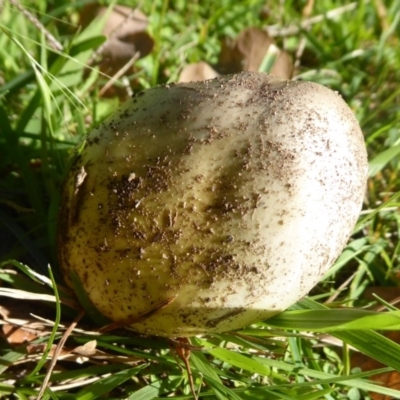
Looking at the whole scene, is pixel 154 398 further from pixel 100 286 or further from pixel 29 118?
pixel 29 118

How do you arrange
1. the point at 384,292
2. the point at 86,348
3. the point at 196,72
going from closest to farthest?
the point at 86,348 → the point at 384,292 → the point at 196,72

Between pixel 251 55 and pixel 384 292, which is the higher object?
pixel 251 55

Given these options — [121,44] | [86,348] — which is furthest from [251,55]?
[86,348]

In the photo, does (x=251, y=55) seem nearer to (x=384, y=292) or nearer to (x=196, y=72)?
(x=196, y=72)

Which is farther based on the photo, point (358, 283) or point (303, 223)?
point (358, 283)

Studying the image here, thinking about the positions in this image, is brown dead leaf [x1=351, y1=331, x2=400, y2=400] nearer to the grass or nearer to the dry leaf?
the grass

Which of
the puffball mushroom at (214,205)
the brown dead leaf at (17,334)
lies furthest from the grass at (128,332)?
the puffball mushroom at (214,205)

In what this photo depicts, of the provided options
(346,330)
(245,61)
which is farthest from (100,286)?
(245,61)
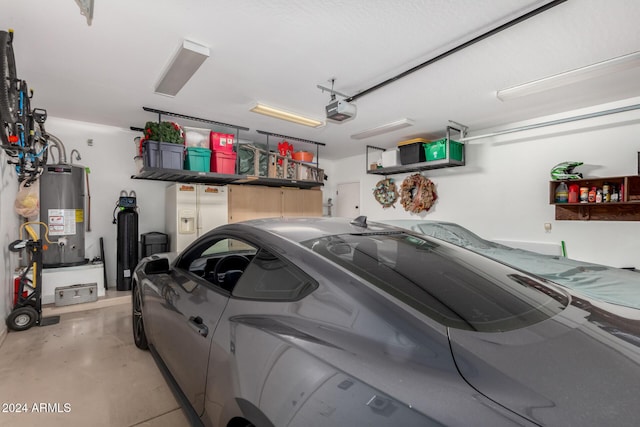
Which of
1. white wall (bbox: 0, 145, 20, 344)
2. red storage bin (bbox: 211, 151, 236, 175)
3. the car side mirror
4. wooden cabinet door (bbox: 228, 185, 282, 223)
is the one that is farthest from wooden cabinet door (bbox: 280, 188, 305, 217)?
the car side mirror

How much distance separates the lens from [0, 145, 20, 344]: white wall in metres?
3.06

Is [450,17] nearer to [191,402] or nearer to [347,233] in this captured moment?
[347,233]

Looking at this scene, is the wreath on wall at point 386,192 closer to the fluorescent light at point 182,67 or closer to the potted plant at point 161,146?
the potted plant at point 161,146

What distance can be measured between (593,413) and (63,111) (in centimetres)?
590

GIVEN REQUEST: Give back all of the material above word for word, leaving out the pictures.

OUTPUT FOR THIS TASK:
Looking at the whole scene, is pixel 154 398 further from pixel 100 286 or further from pixel 29 118?
pixel 29 118

How do you arrange
1. the point at 384,292
2. the point at 86,348
3. the point at 196,72
going from closest to farthest?
the point at 86,348 → the point at 384,292 → the point at 196,72

Between pixel 251 55 and pixel 384 292, which is the higher object?
pixel 251 55

Given these options — [121,44] | [86,348] — which is furthest from [251,55]?
[86,348]

In the photo, does (x=251, y=55) seem nearer to (x=384, y=292) or nearer to (x=196, y=72)?
(x=196, y=72)

Which is farther based on the photo, point (358, 283) or point (303, 223)?
point (358, 283)

Studying the image here, thinking about the positions in this image, is brown dead leaf [x1=351, y1=331, x2=400, y2=400] nearer to the grass or nearer to the dry leaf?
the grass

Which of
the puffball mushroom at (214,205)
the brown dead leaf at (17,334)
lies furthest from the grass at (128,332)?
the puffball mushroom at (214,205)

In what this photo depicts, of the provided options
(346,330)
(245,61)
which is farthest from (100,286)?
(245,61)
Which of
1. white wall (bbox: 0, 145, 20, 344)
2. red storage bin (bbox: 211, 151, 236, 175)
3. the car side mirror
4. wooden cabinet door (bbox: 228, 185, 282, 223)
is the one that is farthest from wooden cabinet door (bbox: 280, 188, 305, 217)?
the car side mirror

How much distance separates the lens from [0, 145, 20, 344]: white wall in metres?
3.06

Is [450,17] nearer to [191,402] or nearer to [347,233] in this captured moment?
[347,233]

Looking at this scene, is the wreath on wall at point 386,192 closer to the fluorescent light at point 182,67 or closer to the potted plant at point 161,146?
the potted plant at point 161,146

What distance can be measured between (593,413) and (63,111) (in centimetres)?
590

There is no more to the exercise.